Dies habe nicht ich gesagt, sondern dies hat Ludwig Erhard im Jahr 1957 gesagt. Gegenüber 1957 ist das Steuersystem noch leistungsfeindlicher und noch komplizierter geworden.

(Zuruf der Abg. Ursula Haußmann SPD)

Deshalb will die FDP zurück zum Vater der sozialen Marktwirtschaft.

(Abg. Drexler SPD: Und wer soll es zahlen?)

Denn das hat Wohlstand für alle gebracht, und das jetzige System hat uns in die Sackgasse geführt.

(Abg. Ursula Haußmann SPD: Sagen Sie einmal et- was zur Finanzierung der Steuerausfälle! Solche Phrasen! – Abg. Fischer SPD: Also so einfach darf man es sich nicht machen!)

Ein Wort zu den Steuerkonzepten. Das FDP-Konzept ist durchgerechnet.

(Abg. Drexler SPD: 67 Milliarden € Ausfall!)

Das FDP-Konzept bringt nach der Berechnung der Finanzminister einen Ausfall von 21 Milliarden €.

(Abg. Drexler SPD: In drei Jahren 67 Milliar- den €!)

In der Tat ist die Schwäche des Kirchhof-Modells bei der Einführung ein Ausfall von über 40 Milliarden €. Das ist auch die Achillesferse. Deshalb ist die FDP auch nicht für das Kirchhof-Modell, sondern für das FDP-Modell, das mit einem Gesetzentwurf im Deutschen Bundestag eingebracht worden ist.

Meine Damen und Herren, die Diskussion ist auch ein Stück weit eine Diskussion um des Kaisers Bart. Die FDP sagt: 15, 25, 35 %. Merz sagt: 12, 24, 36 %.

(Minister Dr. Döring: Der sagt gar nichts! – Abg. Drexler SPD: Der sagt gar nichts mehr!)

Das ähnelt sich dann doch sehr stark. Ich will ja nicht von Abschreiben reden.

(Lachen der Abg.

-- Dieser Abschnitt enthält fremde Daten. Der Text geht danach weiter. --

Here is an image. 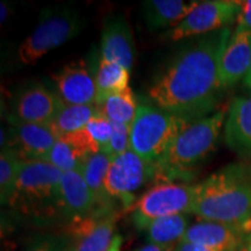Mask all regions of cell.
<instances>
[{
  "instance_id": "ac0fdd59",
  "label": "cell",
  "mask_w": 251,
  "mask_h": 251,
  "mask_svg": "<svg viewBox=\"0 0 251 251\" xmlns=\"http://www.w3.org/2000/svg\"><path fill=\"white\" fill-rule=\"evenodd\" d=\"M85 128L59 136L50 151L47 162L62 172L78 170L90 155L98 153Z\"/></svg>"
},
{
  "instance_id": "836d02e7",
  "label": "cell",
  "mask_w": 251,
  "mask_h": 251,
  "mask_svg": "<svg viewBox=\"0 0 251 251\" xmlns=\"http://www.w3.org/2000/svg\"><path fill=\"white\" fill-rule=\"evenodd\" d=\"M121 247H122V237L120 235H115L114 238H113L111 247L107 251H121Z\"/></svg>"
},
{
  "instance_id": "4dcf8cb0",
  "label": "cell",
  "mask_w": 251,
  "mask_h": 251,
  "mask_svg": "<svg viewBox=\"0 0 251 251\" xmlns=\"http://www.w3.org/2000/svg\"><path fill=\"white\" fill-rule=\"evenodd\" d=\"M174 251H212L207 248H203L201 246H198V244L186 242V241H181L177 247L175 248Z\"/></svg>"
},
{
  "instance_id": "d6a6232c",
  "label": "cell",
  "mask_w": 251,
  "mask_h": 251,
  "mask_svg": "<svg viewBox=\"0 0 251 251\" xmlns=\"http://www.w3.org/2000/svg\"><path fill=\"white\" fill-rule=\"evenodd\" d=\"M175 248H166V247H161V246H156V244H151L148 243L146 246L141 247L140 249H137L136 251H174Z\"/></svg>"
},
{
  "instance_id": "52a82bcc",
  "label": "cell",
  "mask_w": 251,
  "mask_h": 251,
  "mask_svg": "<svg viewBox=\"0 0 251 251\" xmlns=\"http://www.w3.org/2000/svg\"><path fill=\"white\" fill-rule=\"evenodd\" d=\"M197 184L159 183L143 193L131 207V220L139 230L157 219L175 214H190L193 211Z\"/></svg>"
},
{
  "instance_id": "7c38bea8",
  "label": "cell",
  "mask_w": 251,
  "mask_h": 251,
  "mask_svg": "<svg viewBox=\"0 0 251 251\" xmlns=\"http://www.w3.org/2000/svg\"><path fill=\"white\" fill-rule=\"evenodd\" d=\"M63 105L57 93L34 81L15 96L12 119L26 124H50Z\"/></svg>"
},
{
  "instance_id": "e575fe53",
  "label": "cell",
  "mask_w": 251,
  "mask_h": 251,
  "mask_svg": "<svg viewBox=\"0 0 251 251\" xmlns=\"http://www.w3.org/2000/svg\"><path fill=\"white\" fill-rule=\"evenodd\" d=\"M243 84L248 90L251 91V61H250V65H249V70H248L246 77H244V79H243Z\"/></svg>"
},
{
  "instance_id": "f1b7e54d",
  "label": "cell",
  "mask_w": 251,
  "mask_h": 251,
  "mask_svg": "<svg viewBox=\"0 0 251 251\" xmlns=\"http://www.w3.org/2000/svg\"><path fill=\"white\" fill-rule=\"evenodd\" d=\"M113 131L109 144V153L112 156L120 155L130 150V126L113 124Z\"/></svg>"
},
{
  "instance_id": "74e56055",
  "label": "cell",
  "mask_w": 251,
  "mask_h": 251,
  "mask_svg": "<svg viewBox=\"0 0 251 251\" xmlns=\"http://www.w3.org/2000/svg\"><path fill=\"white\" fill-rule=\"evenodd\" d=\"M68 251H71V250H70V248H69V250H68Z\"/></svg>"
},
{
  "instance_id": "4316f807",
  "label": "cell",
  "mask_w": 251,
  "mask_h": 251,
  "mask_svg": "<svg viewBox=\"0 0 251 251\" xmlns=\"http://www.w3.org/2000/svg\"><path fill=\"white\" fill-rule=\"evenodd\" d=\"M85 130L99 152L111 155L109 153V144H111L113 125L107 118H105L101 113H99L86 125Z\"/></svg>"
},
{
  "instance_id": "ba28073f",
  "label": "cell",
  "mask_w": 251,
  "mask_h": 251,
  "mask_svg": "<svg viewBox=\"0 0 251 251\" xmlns=\"http://www.w3.org/2000/svg\"><path fill=\"white\" fill-rule=\"evenodd\" d=\"M153 176L155 170L152 166L134 151L128 150L112 156L105 183L106 192L111 199L119 200L127 209L136 202L134 193Z\"/></svg>"
},
{
  "instance_id": "2e32d148",
  "label": "cell",
  "mask_w": 251,
  "mask_h": 251,
  "mask_svg": "<svg viewBox=\"0 0 251 251\" xmlns=\"http://www.w3.org/2000/svg\"><path fill=\"white\" fill-rule=\"evenodd\" d=\"M251 61V29L236 26L220 61V80L224 89L236 85L246 77Z\"/></svg>"
},
{
  "instance_id": "5b68a950",
  "label": "cell",
  "mask_w": 251,
  "mask_h": 251,
  "mask_svg": "<svg viewBox=\"0 0 251 251\" xmlns=\"http://www.w3.org/2000/svg\"><path fill=\"white\" fill-rule=\"evenodd\" d=\"M188 122L191 121L158 107L140 103L130 126V150L155 170L172 141Z\"/></svg>"
},
{
  "instance_id": "484cf974",
  "label": "cell",
  "mask_w": 251,
  "mask_h": 251,
  "mask_svg": "<svg viewBox=\"0 0 251 251\" xmlns=\"http://www.w3.org/2000/svg\"><path fill=\"white\" fill-rule=\"evenodd\" d=\"M21 159L8 147L1 149L0 155V198L2 205H9L13 197L20 171Z\"/></svg>"
},
{
  "instance_id": "ffe728a7",
  "label": "cell",
  "mask_w": 251,
  "mask_h": 251,
  "mask_svg": "<svg viewBox=\"0 0 251 251\" xmlns=\"http://www.w3.org/2000/svg\"><path fill=\"white\" fill-rule=\"evenodd\" d=\"M199 1L183 0H146L142 2V17L150 30L177 27L187 17Z\"/></svg>"
},
{
  "instance_id": "6da1fadb",
  "label": "cell",
  "mask_w": 251,
  "mask_h": 251,
  "mask_svg": "<svg viewBox=\"0 0 251 251\" xmlns=\"http://www.w3.org/2000/svg\"><path fill=\"white\" fill-rule=\"evenodd\" d=\"M230 35V28H224L180 49L149 87V98L156 107L187 121L213 114L225 90L220 61Z\"/></svg>"
},
{
  "instance_id": "7402d4cb",
  "label": "cell",
  "mask_w": 251,
  "mask_h": 251,
  "mask_svg": "<svg viewBox=\"0 0 251 251\" xmlns=\"http://www.w3.org/2000/svg\"><path fill=\"white\" fill-rule=\"evenodd\" d=\"M190 227L187 214H175L164 216L152 221L146 228L148 243L156 246L176 248L184 240Z\"/></svg>"
},
{
  "instance_id": "8d00e7d4",
  "label": "cell",
  "mask_w": 251,
  "mask_h": 251,
  "mask_svg": "<svg viewBox=\"0 0 251 251\" xmlns=\"http://www.w3.org/2000/svg\"><path fill=\"white\" fill-rule=\"evenodd\" d=\"M242 247H243V244H242ZM242 247L240 248V249H238V251H243V249H242Z\"/></svg>"
},
{
  "instance_id": "1f68e13d",
  "label": "cell",
  "mask_w": 251,
  "mask_h": 251,
  "mask_svg": "<svg viewBox=\"0 0 251 251\" xmlns=\"http://www.w3.org/2000/svg\"><path fill=\"white\" fill-rule=\"evenodd\" d=\"M12 14L11 4L7 1H1V6H0V21L1 24H5L8 20V18Z\"/></svg>"
},
{
  "instance_id": "83f0119b",
  "label": "cell",
  "mask_w": 251,
  "mask_h": 251,
  "mask_svg": "<svg viewBox=\"0 0 251 251\" xmlns=\"http://www.w3.org/2000/svg\"><path fill=\"white\" fill-rule=\"evenodd\" d=\"M70 237L68 235H43L31 242L24 251H68Z\"/></svg>"
},
{
  "instance_id": "8992f818",
  "label": "cell",
  "mask_w": 251,
  "mask_h": 251,
  "mask_svg": "<svg viewBox=\"0 0 251 251\" xmlns=\"http://www.w3.org/2000/svg\"><path fill=\"white\" fill-rule=\"evenodd\" d=\"M84 25L79 11L71 6L45 9L36 27L19 47V61L25 65L35 64L43 56L76 37Z\"/></svg>"
},
{
  "instance_id": "277c9868",
  "label": "cell",
  "mask_w": 251,
  "mask_h": 251,
  "mask_svg": "<svg viewBox=\"0 0 251 251\" xmlns=\"http://www.w3.org/2000/svg\"><path fill=\"white\" fill-rule=\"evenodd\" d=\"M62 175L47 161H23L9 205L36 216L59 213Z\"/></svg>"
},
{
  "instance_id": "30bf717a",
  "label": "cell",
  "mask_w": 251,
  "mask_h": 251,
  "mask_svg": "<svg viewBox=\"0 0 251 251\" xmlns=\"http://www.w3.org/2000/svg\"><path fill=\"white\" fill-rule=\"evenodd\" d=\"M119 218L114 207L98 208L93 214L70 224L71 251H107Z\"/></svg>"
},
{
  "instance_id": "9a60e30c",
  "label": "cell",
  "mask_w": 251,
  "mask_h": 251,
  "mask_svg": "<svg viewBox=\"0 0 251 251\" xmlns=\"http://www.w3.org/2000/svg\"><path fill=\"white\" fill-rule=\"evenodd\" d=\"M97 209L96 197L87 186L80 169L63 172L59 214L74 224L93 214Z\"/></svg>"
},
{
  "instance_id": "d6986e66",
  "label": "cell",
  "mask_w": 251,
  "mask_h": 251,
  "mask_svg": "<svg viewBox=\"0 0 251 251\" xmlns=\"http://www.w3.org/2000/svg\"><path fill=\"white\" fill-rule=\"evenodd\" d=\"M225 141L233 151L251 158V96L237 97L225 122Z\"/></svg>"
},
{
  "instance_id": "7a4b0ae2",
  "label": "cell",
  "mask_w": 251,
  "mask_h": 251,
  "mask_svg": "<svg viewBox=\"0 0 251 251\" xmlns=\"http://www.w3.org/2000/svg\"><path fill=\"white\" fill-rule=\"evenodd\" d=\"M192 214L220 224L251 225V168L228 165L197 184Z\"/></svg>"
},
{
  "instance_id": "e0dca14e",
  "label": "cell",
  "mask_w": 251,
  "mask_h": 251,
  "mask_svg": "<svg viewBox=\"0 0 251 251\" xmlns=\"http://www.w3.org/2000/svg\"><path fill=\"white\" fill-rule=\"evenodd\" d=\"M100 51V58L117 62L127 70H131L136 48L129 24L122 15H115L105 21Z\"/></svg>"
},
{
  "instance_id": "44dd1931",
  "label": "cell",
  "mask_w": 251,
  "mask_h": 251,
  "mask_svg": "<svg viewBox=\"0 0 251 251\" xmlns=\"http://www.w3.org/2000/svg\"><path fill=\"white\" fill-rule=\"evenodd\" d=\"M112 162V156L105 152L90 155L80 166L81 175L87 186L92 191L97 200L98 208L113 207V199L106 192L105 183L107 172Z\"/></svg>"
},
{
  "instance_id": "cb8c5ba5",
  "label": "cell",
  "mask_w": 251,
  "mask_h": 251,
  "mask_svg": "<svg viewBox=\"0 0 251 251\" xmlns=\"http://www.w3.org/2000/svg\"><path fill=\"white\" fill-rule=\"evenodd\" d=\"M99 113L96 105H63L49 125L59 137L85 128Z\"/></svg>"
},
{
  "instance_id": "3957f363",
  "label": "cell",
  "mask_w": 251,
  "mask_h": 251,
  "mask_svg": "<svg viewBox=\"0 0 251 251\" xmlns=\"http://www.w3.org/2000/svg\"><path fill=\"white\" fill-rule=\"evenodd\" d=\"M226 119L227 111L220 109L208 117L188 122L156 165L155 176L166 181L190 179L194 169L215 149Z\"/></svg>"
},
{
  "instance_id": "8fae6325",
  "label": "cell",
  "mask_w": 251,
  "mask_h": 251,
  "mask_svg": "<svg viewBox=\"0 0 251 251\" xmlns=\"http://www.w3.org/2000/svg\"><path fill=\"white\" fill-rule=\"evenodd\" d=\"M57 139L58 135L49 124H26L11 119L6 147L24 162L47 161Z\"/></svg>"
},
{
  "instance_id": "d4e9b609",
  "label": "cell",
  "mask_w": 251,
  "mask_h": 251,
  "mask_svg": "<svg viewBox=\"0 0 251 251\" xmlns=\"http://www.w3.org/2000/svg\"><path fill=\"white\" fill-rule=\"evenodd\" d=\"M97 106V105H96ZM105 118L113 124L131 126L136 117L137 105L136 99L130 87L122 92L108 97L101 105L97 106Z\"/></svg>"
},
{
  "instance_id": "4fadbf2b",
  "label": "cell",
  "mask_w": 251,
  "mask_h": 251,
  "mask_svg": "<svg viewBox=\"0 0 251 251\" xmlns=\"http://www.w3.org/2000/svg\"><path fill=\"white\" fill-rule=\"evenodd\" d=\"M56 93L64 105H96V76L84 59H77L52 75Z\"/></svg>"
},
{
  "instance_id": "5bb4252c",
  "label": "cell",
  "mask_w": 251,
  "mask_h": 251,
  "mask_svg": "<svg viewBox=\"0 0 251 251\" xmlns=\"http://www.w3.org/2000/svg\"><path fill=\"white\" fill-rule=\"evenodd\" d=\"M249 226H231L200 220L190 225L184 240L212 251H238L246 241Z\"/></svg>"
},
{
  "instance_id": "9c48e42d",
  "label": "cell",
  "mask_w": 251,
  "mask_h": 251,
  "mask_svg": "<svg viewBox=\"0 0 251 251\" xmlns=\"http://www.w3.org/2000/svg\"><path fill=\"white\" fill-rule=\"evenodd\" d=\"M241 12L240 1L233 0H209L199 1L197 7L181 23L170 29L165 36L171 41L213 33L228 28L237 20Z\"/></svg>"
},
{
  "instance_id": "d590c367",
  "label": "cell",
  "mask_w": 251,
  "mask_h": 251,
  "mask_svg": "<svg viewBox=\"0 0 251 251\" xmlns=\"http://www.w3.org/2000/svg\"><path fill=\"white\" fill-rule=\"evenodd\" d=\"M242 249H243V251H251V229L247 235L246 241H244Z\"/></svg>"
},
{
  "instance_id": "f546056e",
  "label": "cell",
  "mask_w": 251,
  "mask_h": 251,
  "mask_svg": "<svg viewBox=\"0 0 251 251\" xmlns=\"http://www.w3.org/2000/svg\"><path fill=\"white\" fill-rule=\"evenodd\" d=\"M241 12L237 18V25L251 29V0L240 1Z\"/></svg>"
},
{
  "instance_id": "603a6c76",
  "label": "cell",
  "mask_w": 251,
  "mask_h": 251,
  "mask_svg": "<svg viewBox=\"0 0 251 251\" xmlns=\"http://www.w3.org/2000/svg\"><path fill=\"white\" fill-rule=\"evenodd\" d=\"M129 70H127L117 62L100 58L96 74V105H101L108 97L128 89L129 87Z\"/></svg>"
}]
</instances>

Ursula Haußmann SPD)

Ich meine auch, dass der Kompromiss, der jetzt bei den Verhandlungen von CDU und CSU in Berlin herausgekommen ist, schon etwas verwässert ist. Wenn ich mich an die Schule erinnere, meine Damen und Herren, dann ist es dort so, dass derjenige, der abschreibt – und dann auch noch etwas Falsches abschreibt –, gleich eine Sechs bekommt, und das zu Recht, meine Damen und Herren.

(Glocke des Präsidenten)

Herr Abg. Theurer, gestatten Sie eine Zwischenfrage des Herrn Abg. Drexler?

Wenn es nicht auf die Redezeit angerechnet wird.

(Oh-Rufe von der SPD)

Bitte, Herr Abg. Drexler.

Gestehen Sie mir zu, dass auch beim FDP-Konzept in den ersten drei Jahren ein Steuerausfall von 67 Milliarden € festgeschrieben wird? Nach dem Gutachten der Finanzminister sind es bei Kirchhof 92 Milliarden €, bei Ihnen 67 Milliarden €.

(Minister Dr. Döring: Gestehen Sie dem Drexler nichts zu!)

Sie können uns auch nicht erzählen, wie Sie das finanzieren wollen.

(Abg. Fischer SPD: Das haben sie abgeschrieben!)

Geben Sie mir Recht, dass der Ausfall, der von den Finanzministern berechnet wurde, beim FDP-Modell im ersten Jahr bei 20 Milliarden € liegt?